Back at the counter I thank her profusely for leaving the door open, as the cold wind has robbed her shop of all the warmth it held when I arrived. She waves her hand to dismiss the notion that she has been in any way inconvenienced.
I offer her my hand to shake.
“I’m Charlie, and there’s a bunch of us looking into starting a Community Garden in Killala. I was told yours was impressive and that it is. Had no idea it was out the back of the shop, though. Dead lucky there, wasn’t I! Thanks so much for letting me have a look.”
She tells me her name and the name of the other woman working behind the Post Office window. She shakes my hand and then she wishes me luck with my endeavours.
I leave the shop having bought nothing, but gained so much. The woman had asked me nothing about my mission or motives. She just let me out the back to prowl unfettered, and left the door open despite the freezing morning.
“Another beautiful hinge!” I say out loud to myself, as I get back into Joey SX and drive home.
Between the ages of 15 and 35 I hitch-hiked over 100,000 miles. As a teenager I hitched back from school, to the pub, to my girlfriend’s, and each summer I took the ferry to France and hitched around Europe and the Middle East.
In my early 20s I hitched in the USA, New Zealand and Australia, and then four years later went back and did it all again. I hitched just about every inch of the UK’s extensive motorway network, getting to know the best junctions and Service Stations so that I travelled faster than Public Transport.
When I arrived in Ireland back in 1992 I was delighted to find a fabulous hitching country, and explored the west coast from Cork to Donegal with my thumb and the generosity of others.
Somewhere along the way - I cannot remember where or when - a driver shared with me the theory of the Rusty Hinge, which perfectly matched my own experience of people.
All over the world I met thousands of fantastic people. I enjoyed a special and sometimes intense one-to-one conversation with every type of human, save for the ones who don’t stop for hitchers.
That doesn’t make them rusty hinges. I don’t blame them for not stopping. Why should they?
Countless times I was invited to stay the night at a driver’s home. Often an onward lift had been arranged for me by the time I awoke the next day. I was driven, housed, fed and watered, and in the process got to know and better understand the people of each different country in a unique way that guided tourists cannot.

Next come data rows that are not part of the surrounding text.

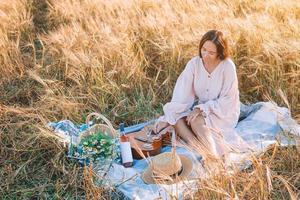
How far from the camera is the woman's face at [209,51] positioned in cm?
376

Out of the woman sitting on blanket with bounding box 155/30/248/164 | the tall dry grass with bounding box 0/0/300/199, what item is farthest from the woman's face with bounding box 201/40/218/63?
the tall dry grass with bounding box 0/0/300/199

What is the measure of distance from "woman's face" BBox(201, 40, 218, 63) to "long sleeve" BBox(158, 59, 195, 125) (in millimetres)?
187

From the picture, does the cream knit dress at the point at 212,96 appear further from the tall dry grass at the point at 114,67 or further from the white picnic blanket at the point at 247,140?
the tall dry grass at the point at 114,67

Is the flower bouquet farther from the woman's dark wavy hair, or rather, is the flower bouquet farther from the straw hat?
the woman's dark wavy hair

The vital truth I gleaned from those years of travels is that people are good. Old young rich poor: doesn’t matter. After all my years on the road I recall only one bad lift, in a Jag in the middle of the night on a German Autobahn, with a man who behaved in a sexually predatory way, but he was my only rusty hinge.
With a rusty hinge in the White House and another in Moscow making all sorts of grating and offensive noises, it’s so easy to think of the human race as a bad bunch, but we are not.
When times are hard we might need some spiritual WD40, in the shape of hugs and care. Although we are incredibly different and hold opposing views on everything, we are all good hinges, getting on with our lives in fairly gentle, inoffensive and efficient ways.
For that, and for my awareness of that, I give thanks.